- Passage
# # # # #

Table 8. The most inflexible table layout - basic
Group ID	checking account	saving account	credit card	loan	custody account
Smith	Y	Y	Y	-	-
Jackson	Y	-	Y	Y	Y
Douglas	Y	-	-	-	Y

If you join the two tables above, the following table is created.

Table 9. Joined table layout
Group ID	Item1	Item2	Item3	Item4	Customer access
Smith	checking account	saving account	credit card	-	Internet
Smith	checking account	saving account	credit card	-	ATM/Desk
Jackson	checking account	credit card	loan	custody account	Internet
Douglas	checking account	custody account	-	-	Internet

The duplication of, for example, [credit card] in group 'Smith', does not affect the result because duplicated items in the group are eliminated for the calculation of the rules.

Item formats

Intelligent Miner® supports different ways how the item names in Association rule models or in Sequence rule models are built from the content and the column names of the training data table. These different ways are called item formats. Some of these item formats are described in Definition of the input table layout.

Intelligent Miner supports the following item formats:

Format 0

Field name = field value

Item names are built from the column name and the column values of the item columns in the training data. In this format, the following column values are ignored:

SQL NULL
Blanks
Empty strings

If there are more than one item fields, format 0 is the default format.

Format 1

Field value

Item names are identical to the column values of the item columns in the training data. In this format, the following column values are ignored:

SQL NULL
Blanks
Empty strings

If there is only one item field, format 1 is the default format.

Format 2

Field name

Item names are identical to the item column names of the training data table. This format is used for tables that contain several binary item columns with yes/no content. In this format, the following column values are considered as No:

SQL NULL
Blanks
Empty strings
-
f
Strings that start with n or N

Column values other than the values in the list above are considered as yes.

Format 10

Field name = field value

This format is another version of the format 0. Format 10 does not have restrictions, it accepts all item values.

Format 11

Field value

This format is another version of format 1. Format 11 does not have restrictions, it accepts all item values.

Format 101

Multi-value

This format is another version of format 1. Format 101 allows several item values to be given in one item column value. The item format looks like this:

<item>itemValue1</item>...<item>itemValueN</item>

To define the item format, you can use one of the following methods:

DM_RuleSettings..DM_setItemFormat( fieldName, formatID ): This method specifies the item format for a single field.
DM_RuleSettings..DM_setItemFormat( formatID ): This method specifies the item format for all item fields.

To retrieve the item format, you can use the method DM_getItemFormat. The method call looks like this:

DM_RuleSettings..DM_getItemFormat( fldName )

# # # # #

- Dataset content
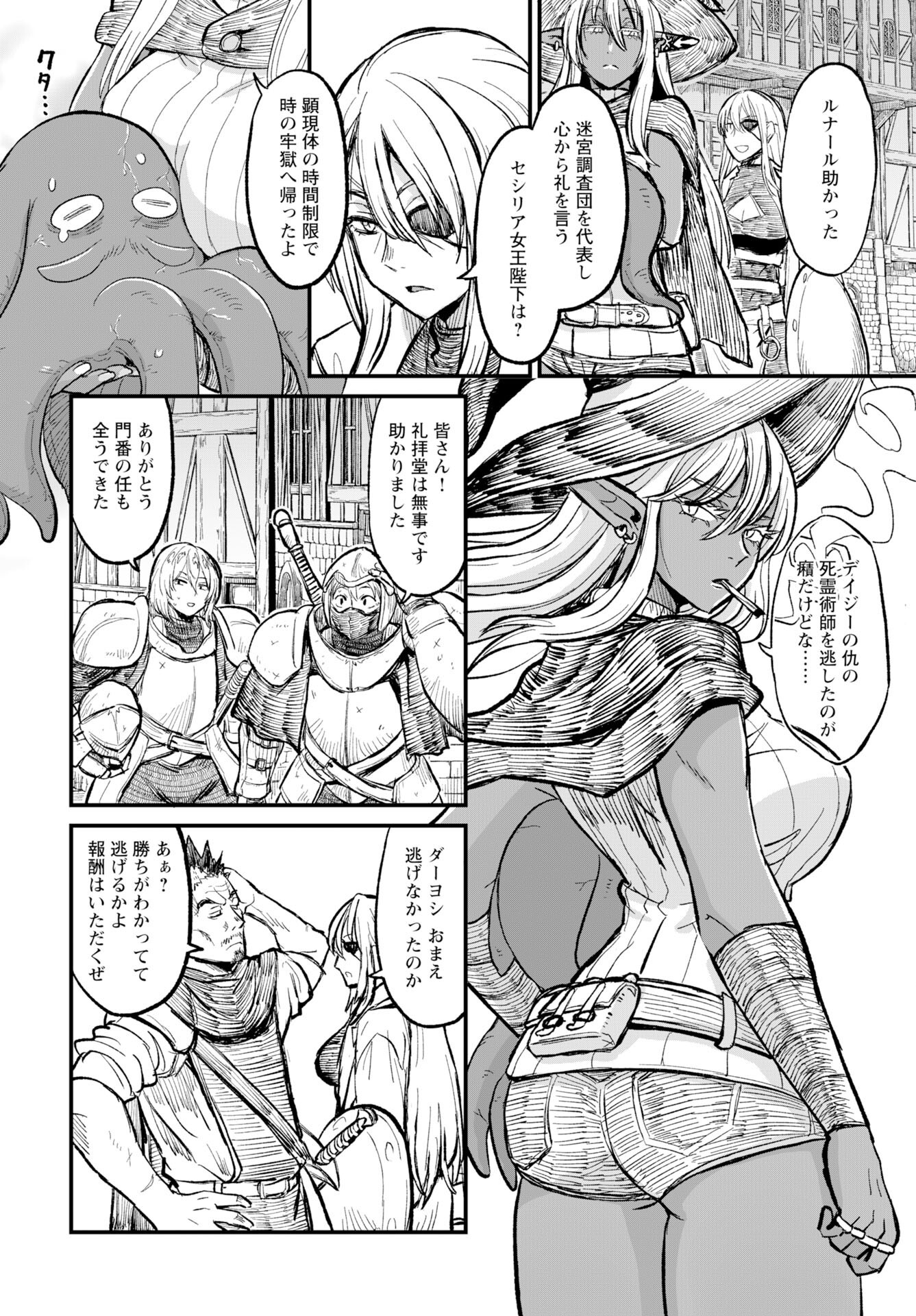 Sake no Tabako no Hiyatoi Dungeon Chapter 13 page 10 - nihonkuni.com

# # # # #

In the Intelligent Miner passage, which item format is the default when there is only one item field?

- Exercise output
Format 1